Is there anything that you wish you knew before you started either career, things that caused rookie mistakes?

Laurie Landsittel:

Well, I'm always getting told that I'm too much of a legal writer. I need to learn how to be more conversational. So I wish I was a more conversational writer, but they're working with me and it's going well. I think that how sad it was before being a public defender, how many people rely on the public defender and how sad that they have lived through the life that they have lived through. It's amazing. I mean, you can't really judge these people till what they've been through in their whole entire life.

Derek Tokaz:

So I just have one last question before we wrap it up. And I wanted to know if there's anything you knew when you were in law school, which turned out you were completely wrong about?

Laurie Landsittel:

I thought I'd be in court every day doing trials. And I loved my judges that I worked for, don't get me wrong, but I thought they would know the law. And a lot of them do not know anything about the law and they're up there ruling because they're elected. So they get elected on their personalities, but they don't know the law. It's really scary to be making an argument in front of a judge when you know you're right and he just completely just doesn't understand because he hasn't read up on it. And I guess that's what the Court of Appeals is for. I thought judges would be the absolute knowledge people of the law, but they're not. Some are, some aren't.

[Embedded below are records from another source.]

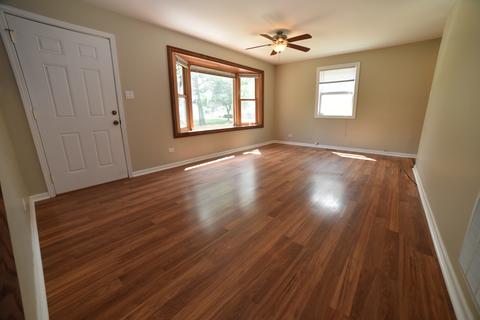 3502 Piper Ct, Rolling Meadows, IL 60008 photo 5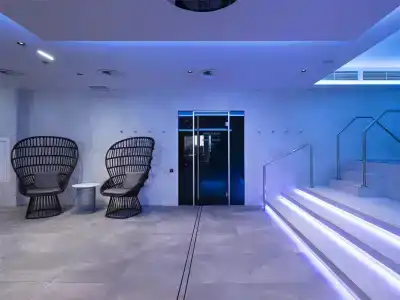 Radisson Collection, Tallinn - 15
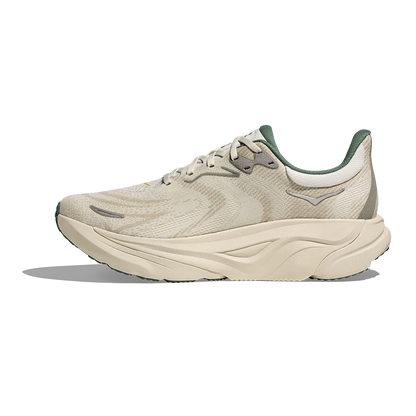 Hoka Arahi 8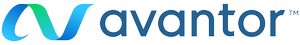 Avantor - Customer using our helpdesk solutions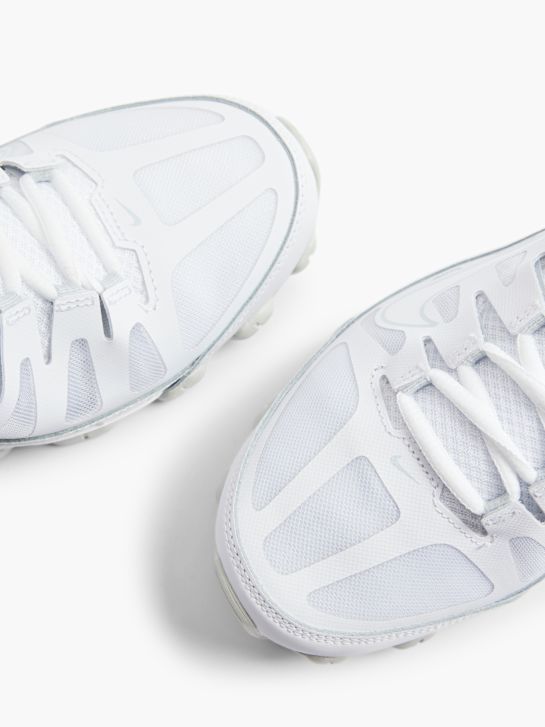 Nike Pantofi pentru antrenament Alb 26342 5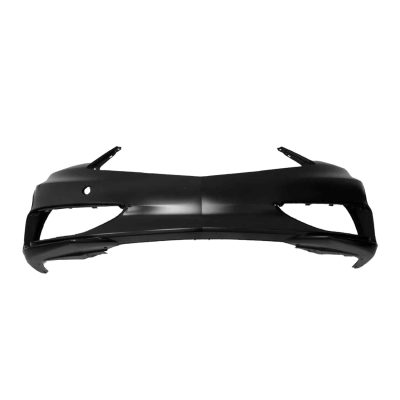 AC1000195C Front Bumper Cover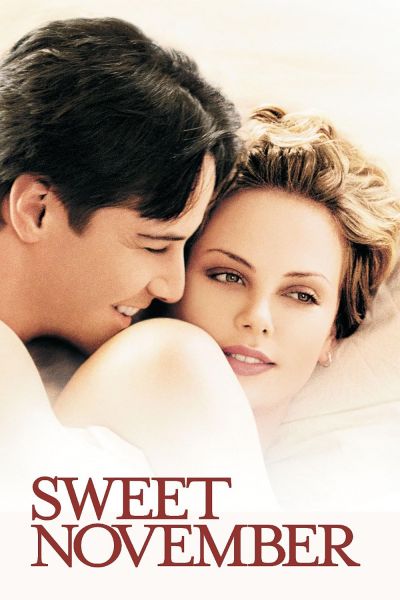watch-Sweet November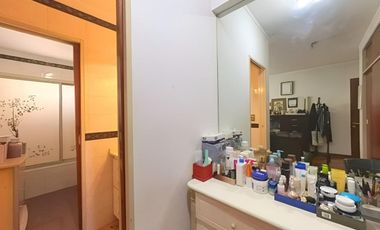 VENTA CASA Chalet 6 Amb. 5 Hab. Velez Sarsfield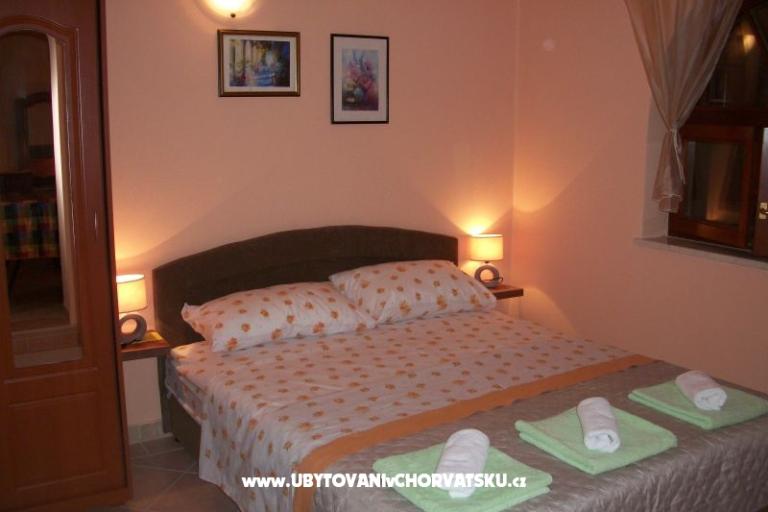 Appartements Bešić – foto 8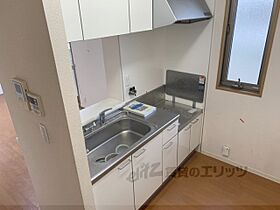 奈良県天理市岩室町（賃貸アパート1LDK・2階・41.00㎡） その4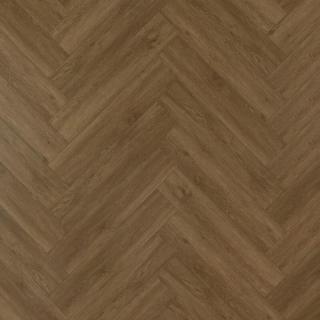 ПВХ плитка Alta Step Mirada Дуб корейский SPC4410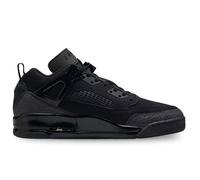 Chaussure Jordan Spizike Low pour homme - Noir 42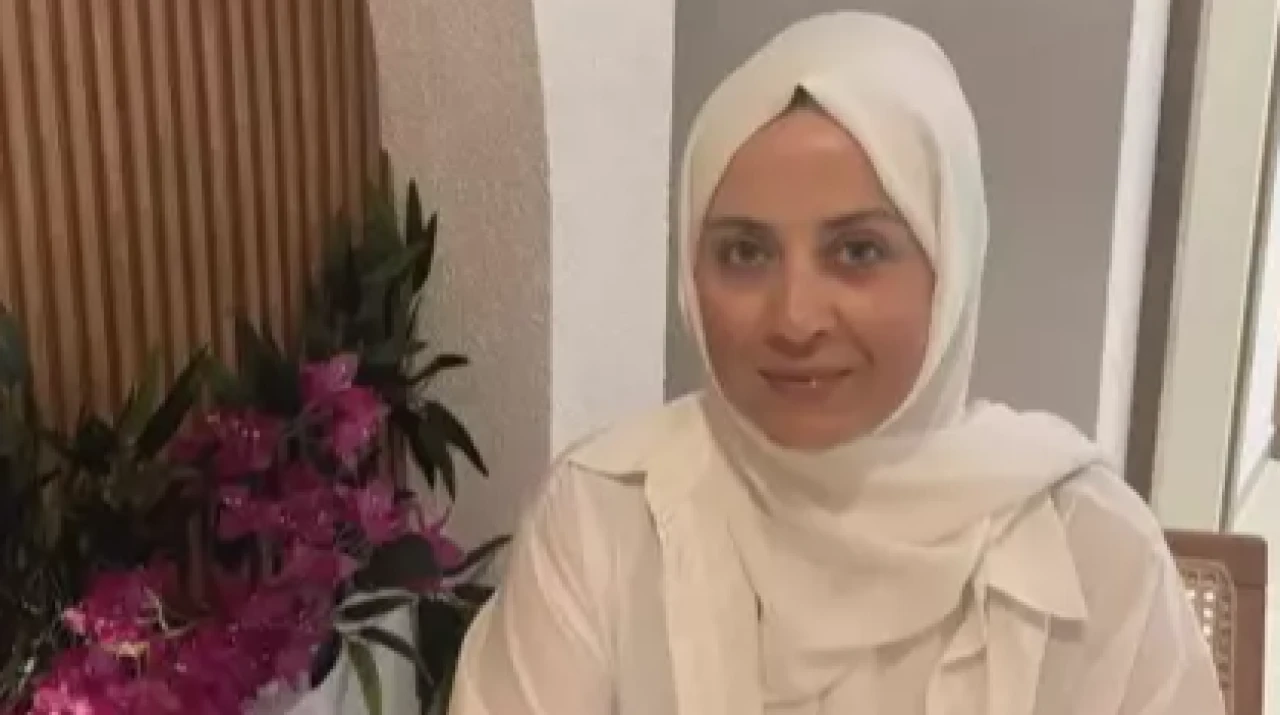Yeliz öğretmenin mahkemesi 17 Temmuz'da! Ailenin beklentisi ise çok açık; Adalet istiyoruz!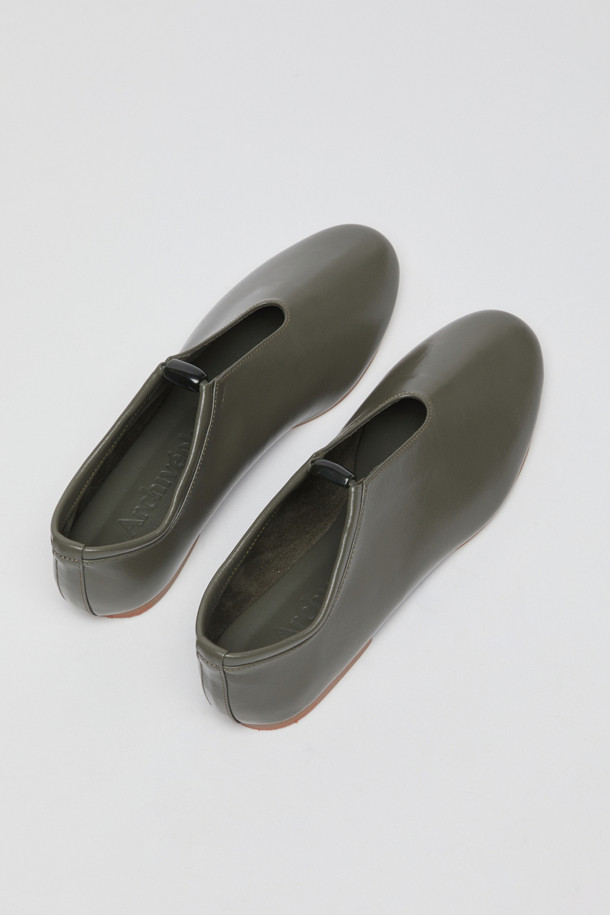 상품 슬라이드 이미지 3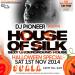 Free Download lagu terbaru DJ PIONEER 11PM TILL 12AM LIVE He of Silk (Halloween Special) Sat 1st Nov Scala Kings X
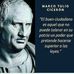 Jorge Morel - Facebook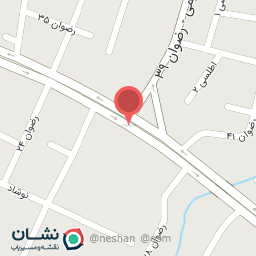 عکس موبایل برادران قاسمی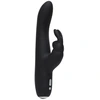 Lovehoney Rabbitvibrator  Greedy Girl Slimline Rabbit Vibrator , mit s...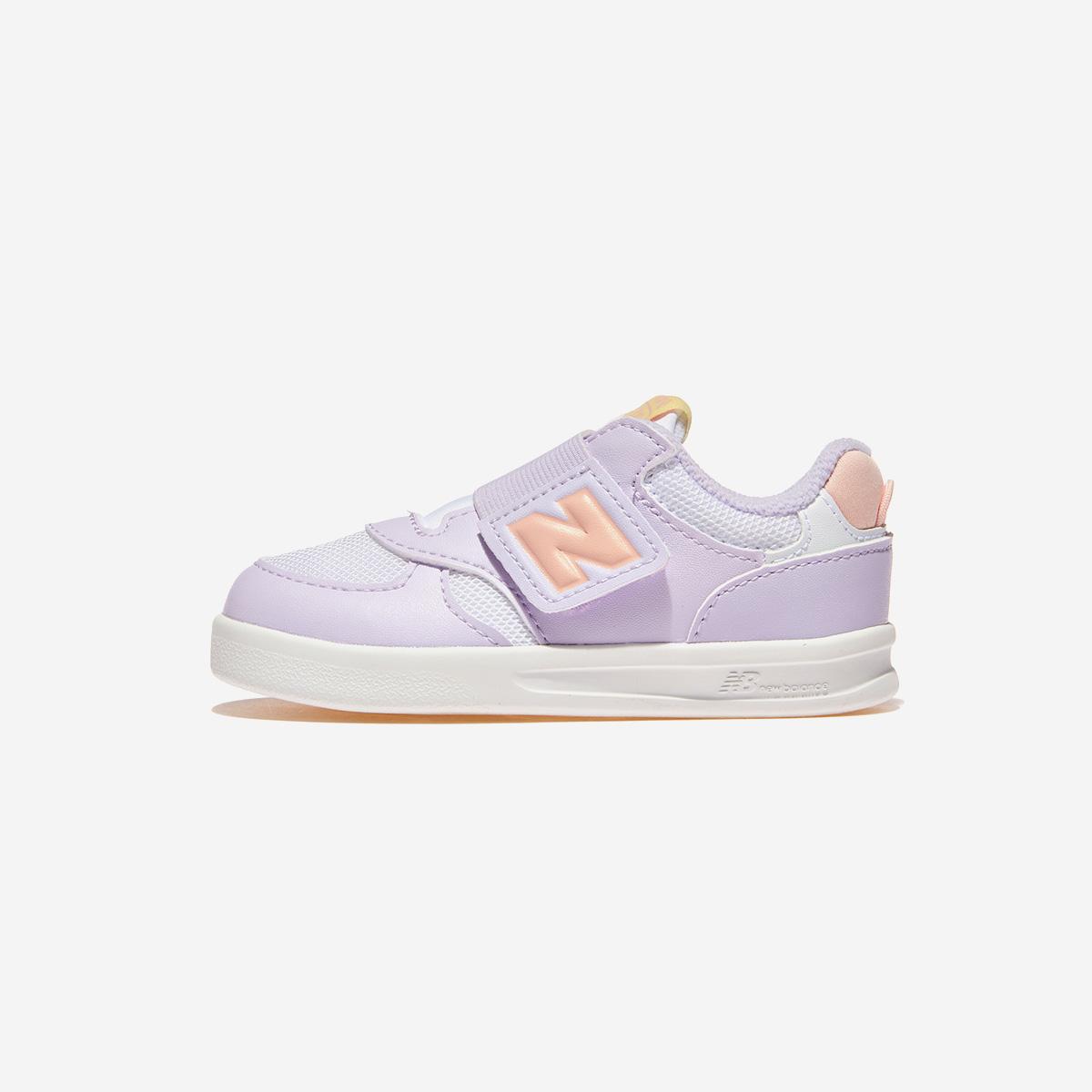

[New Balance] NW300BP, NW300BP, 1010111775, Popular Korean Shoes 130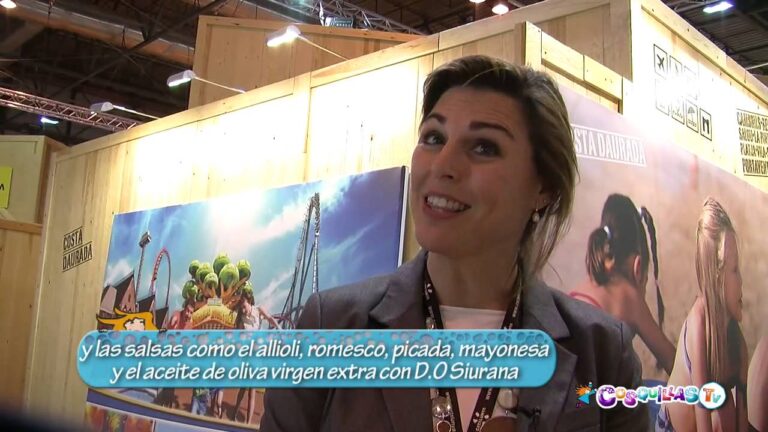 Calidad de los Servicios en Siurana: Un Análisis Exhaustivo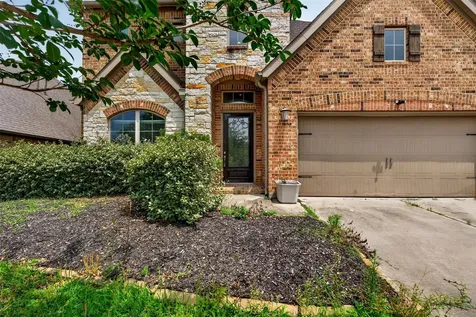 3311 Pleasant Hollow Lane Houston TX 77365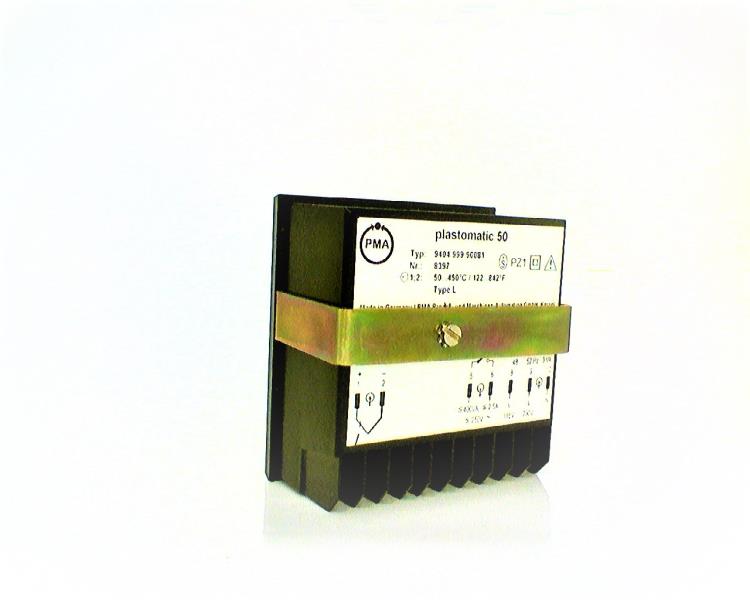 DANAHER CONTROLS 9404 999 90081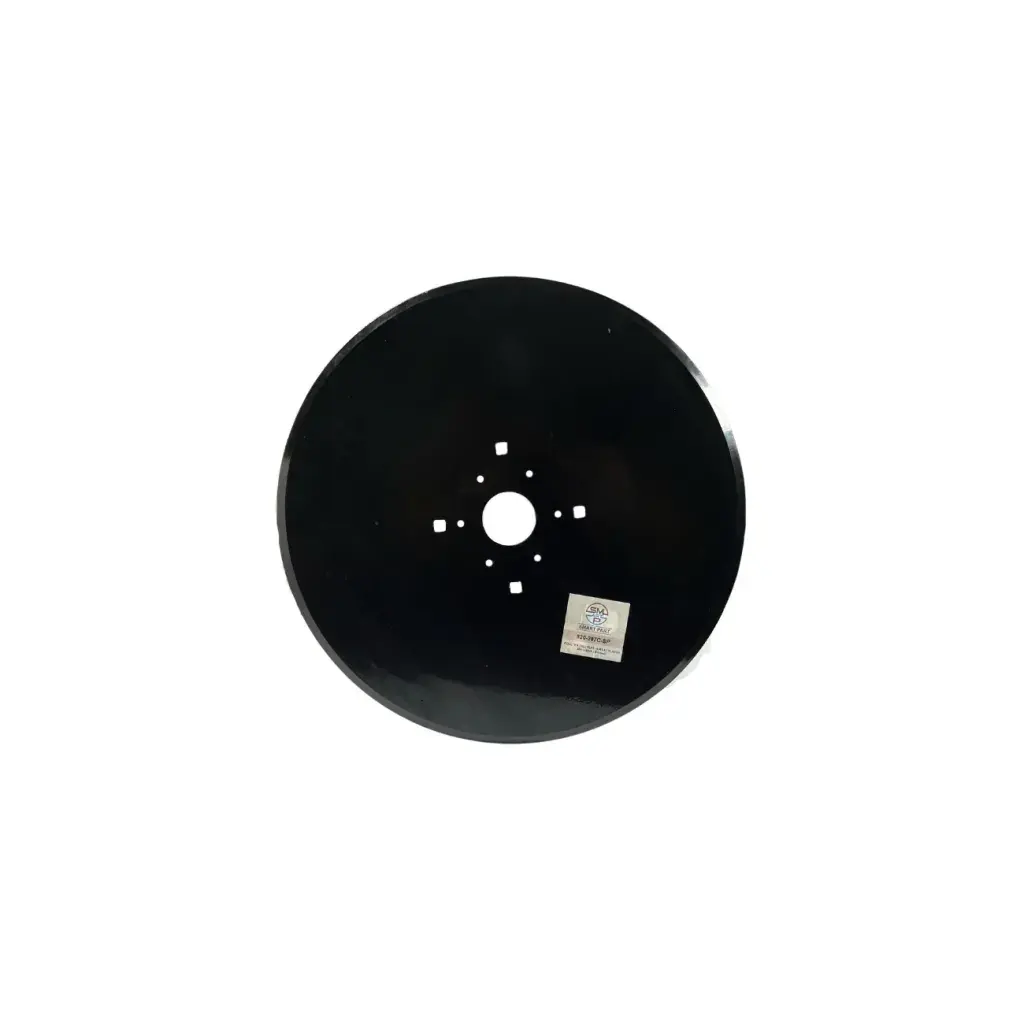 Диск сівалки Great Plains: 820-287 (Smart Part) — ракурс 2 з 3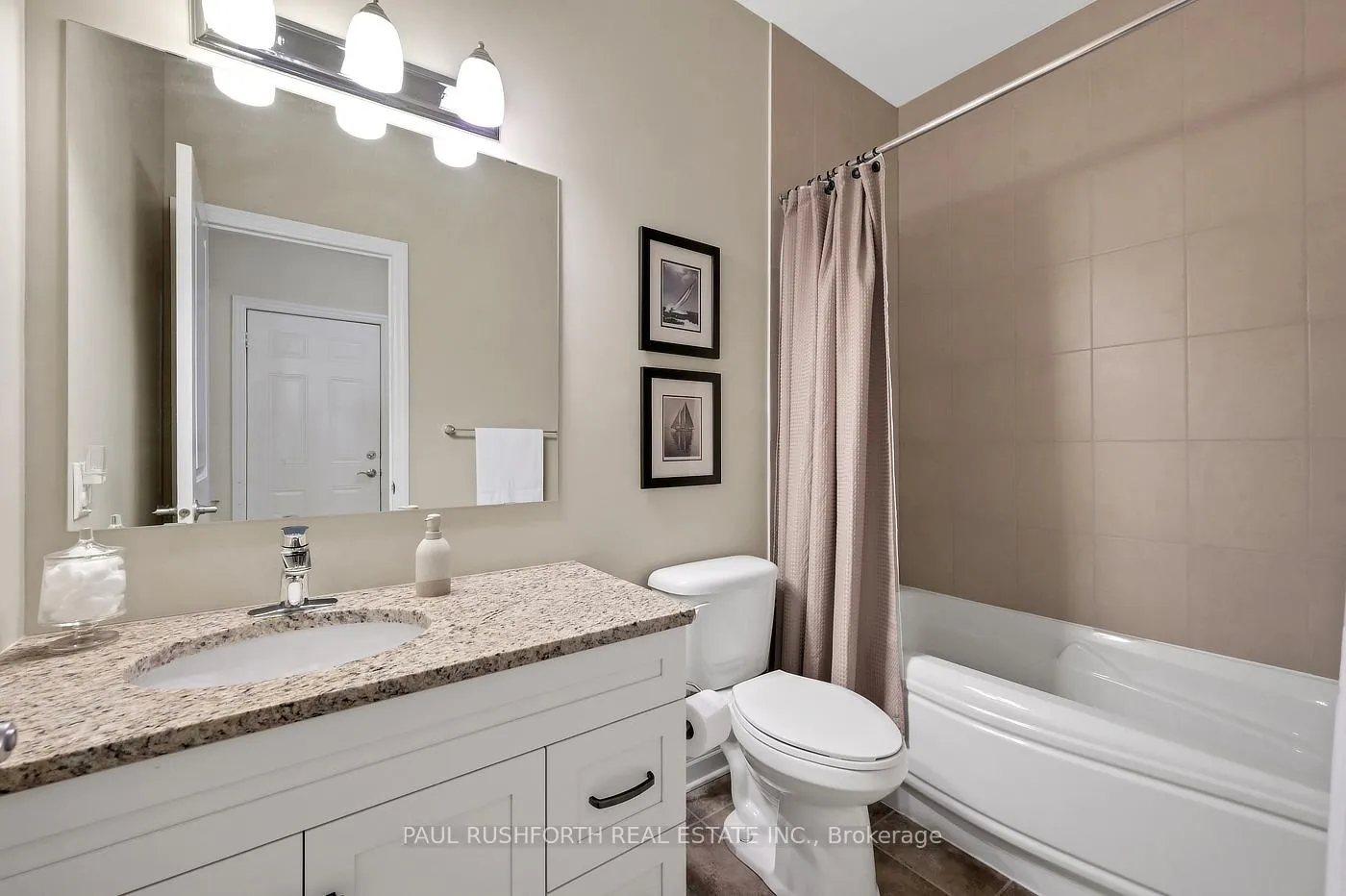Photo 25 of 116 Elfin Grove, Ottawa, Kanata - Emerald Meadows/Trailwest — HOMEH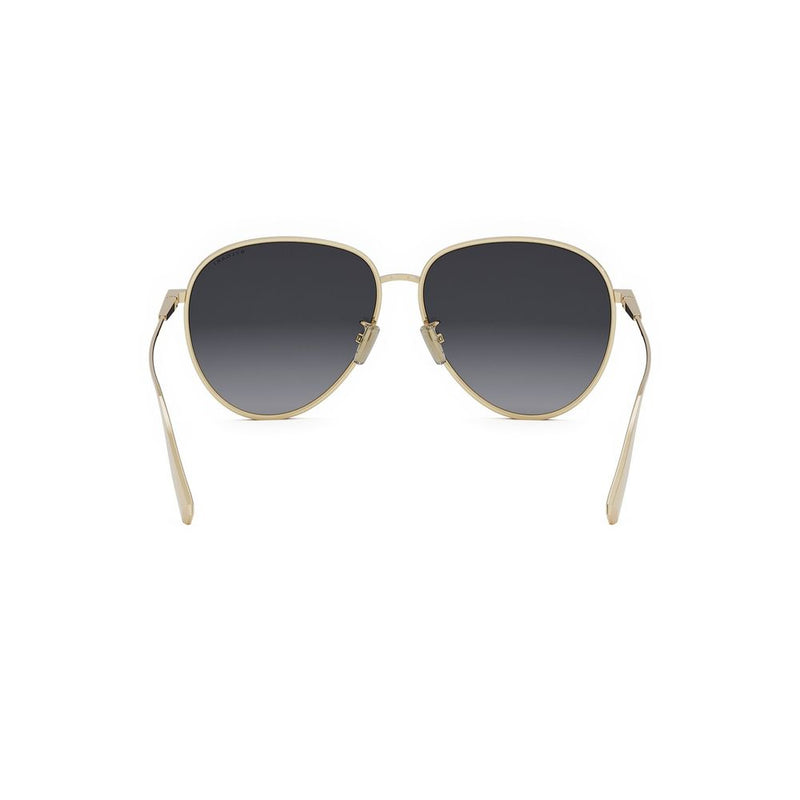 BVLGARI BV40017U Occhiali da sole 33B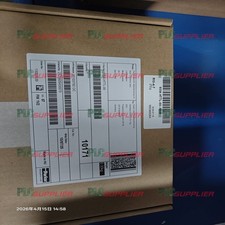 Brand new and original Parker 6054-HTTL-00 US stock picture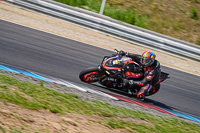 Slovakia-Ring;event-digital-images;motorbikes;no-limits;peter-wileman-photography;trackday;trackday-digital-images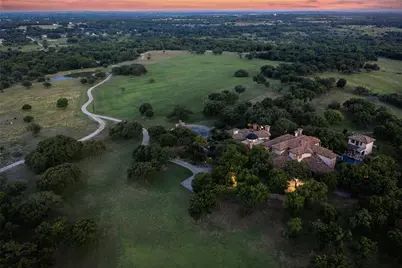 3380 Westridge Drive, Weatherford, TX 76087 - Photo 32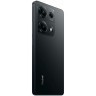 Xiaomi Redmi Note 14s 8/256 Black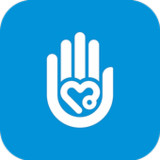 hhelp1.0.9.0_Popularmodapk.com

I just didn't know there'd be so much inconsistency in sentences. I mean, in Atlanta you'd get probation for having a certain drug. You'd get maybe two years of probation. Whereas where I was at in Thomaston, Georgia, this small rural town about two hours south of Atlanta, you'd probably get two to five years in prison for the same thing in Atlanta you'd get probation for. That's not fair. I'd have so many clients come down there and tell me in Thomaston, "Well, in Atlanta, I'd get a year of probation for this. And why are they wanting 10 years in prison?" And my boss always said, "You're not in Atlanta anymore."